Das Wadenbein entspricht in der Länge etwa dem des Schienbeins. Es ist jedoch ein schlankerer und dadurch elastischerer Knochen. Während das Schienbein (Tibia) den Hauptteil der Körperlast vom Kniegelenk (Articulatio genus) auf das obere Sprunggelenk (Articulatio talocruralis) überträgt, dient das Wadenbein in erster Linie als Muskelursprung und Federung.

Es besteht kein direkter Bezug zwischen Wadenbein und Kniescheibe (Patella).

Genau wie das Schienbein besteht das Wadenbein aus zwei Extremitates und einem Schaft (Corpus fibulae). Das proximale Ende hat eine Gelenkfläche (Facies articularis) und einen kleinen Höcker, den Apex capitis. Das distale Ende wird an der Außenfläche nach unten hin etwas breiter. Hier befindet sich der platte Außenknöchel Malleolus lateralis.

An dessen Innenfläche liegt eine Gelenkfäche zur Verbindung mit dem Sprungbein (Talus), die Facies articularis malleoli lateralis. Dahinter schließt sich eine tiefe Grube an (Fossa malleoli lateralis), in der ein Verstärkungsband des oberen Sprunggelenkes ansetzt (Ligamentum talofibulare posterius). Hinter dem Außenknöchel Malleolus lateralis befindet sich eine Furche (Sulcus malleolaris) für die Sehnen der Wadenbeinmuskeln (Musculi peronaei).

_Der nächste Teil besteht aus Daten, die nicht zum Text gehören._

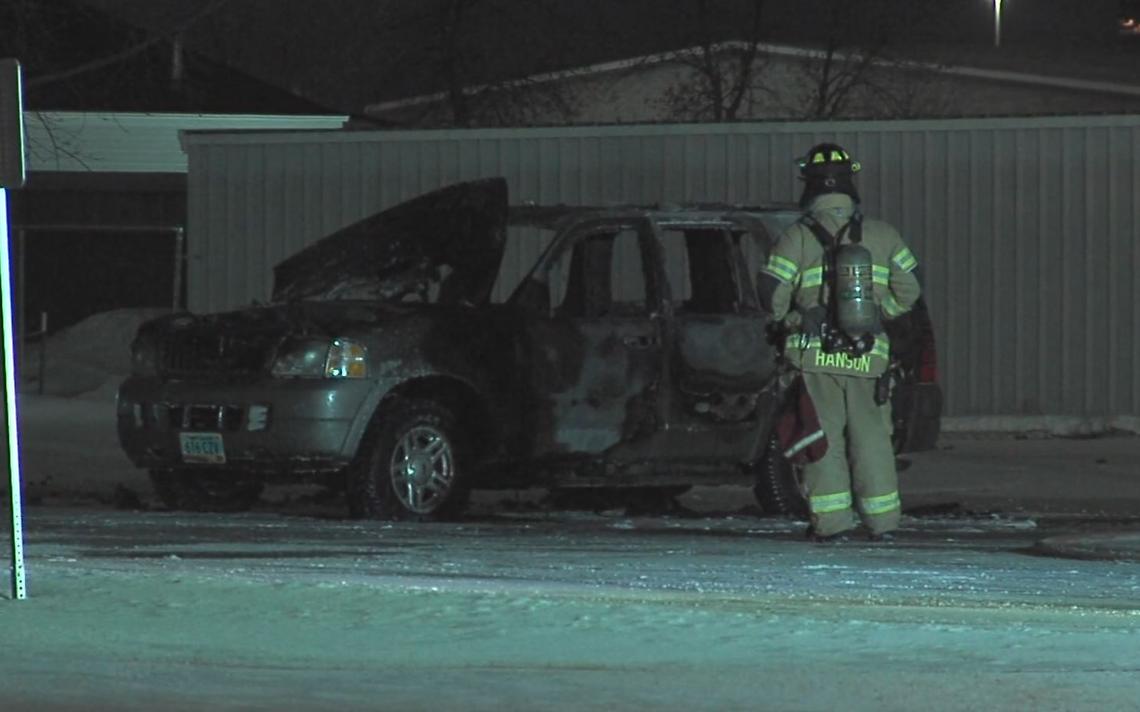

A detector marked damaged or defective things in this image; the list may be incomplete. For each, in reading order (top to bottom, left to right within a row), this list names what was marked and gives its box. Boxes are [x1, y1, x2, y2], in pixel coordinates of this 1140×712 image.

burned suv [115, 177, 939, 519]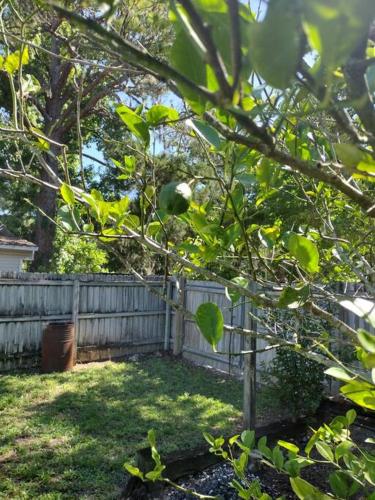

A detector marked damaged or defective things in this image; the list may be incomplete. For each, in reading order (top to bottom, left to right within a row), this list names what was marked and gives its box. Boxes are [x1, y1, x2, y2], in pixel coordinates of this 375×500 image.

rusty metal barrel [41, 322, 75, 374]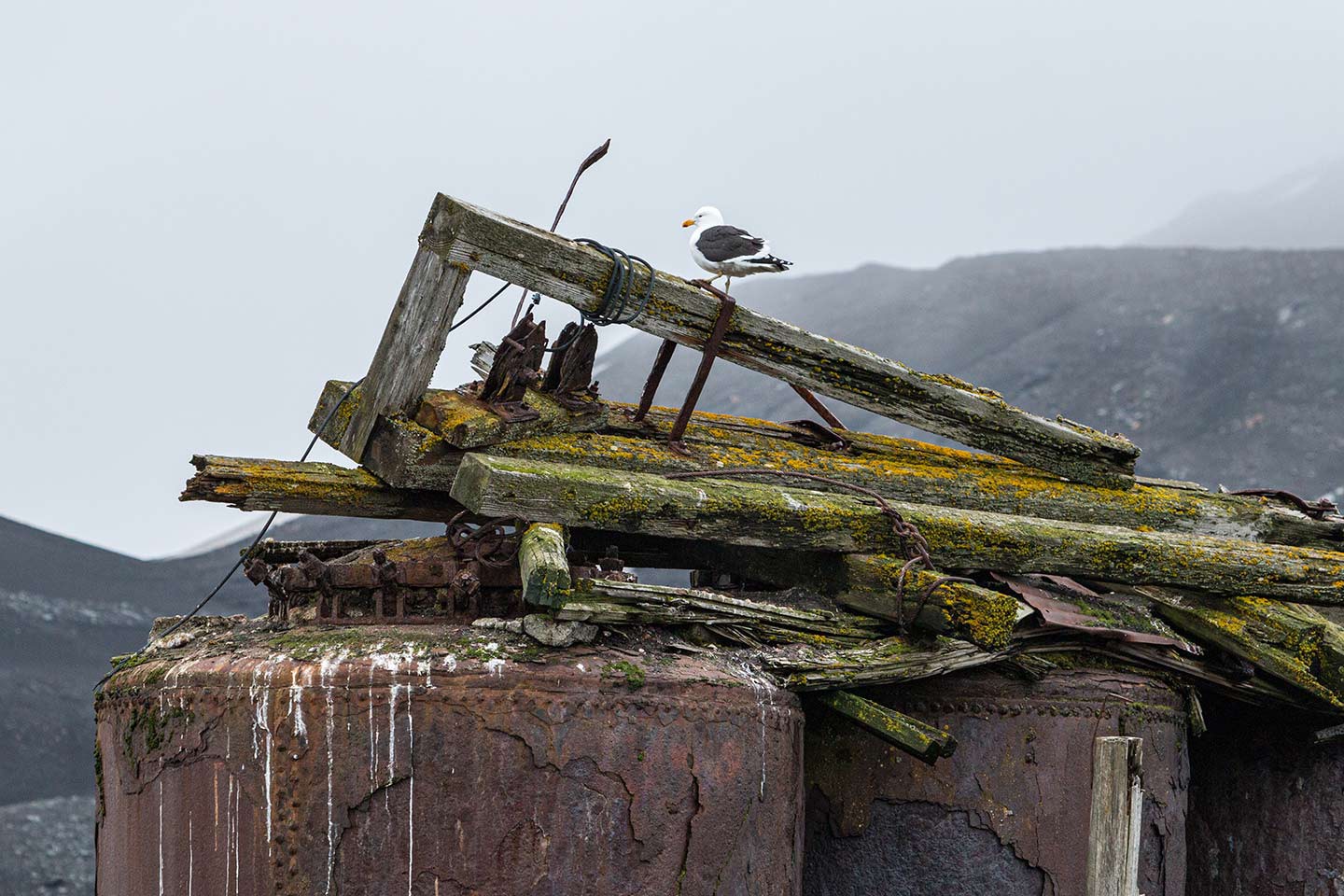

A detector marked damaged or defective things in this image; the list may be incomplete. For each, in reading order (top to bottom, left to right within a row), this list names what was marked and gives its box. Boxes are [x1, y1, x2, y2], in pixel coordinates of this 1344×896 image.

Der Wadenbeinschaft hat eine fast dreieckige Form mit drei Seiten und drei Kanten. Im distalen Drittel findet man eine vierte Kante. Die Vorderkante (Margo anterior) trennt eine seitliche, etwas nach vorn zeigende Fläche (Facies lateralis) von der medialen, dem Schienbein zugekehrten Fläche (Facies medialis).

Hier schließt sich eine Knochenleiste an (Margo interosseus), an der ein Teil der Zwischenknochenmembran (Membrana interossea) ansetzt.

Über die Hinterfläche (Facies posterior) gelangt man zur nach hinten seitlich weisenden Hinterkante (Margo posterior).

Die Durchgangsstelle für das ernährende Gefäß des Wadenbeins (Foramen nutricium) befindet sich etwa in der Mitte der Hinterfläche des Knochens.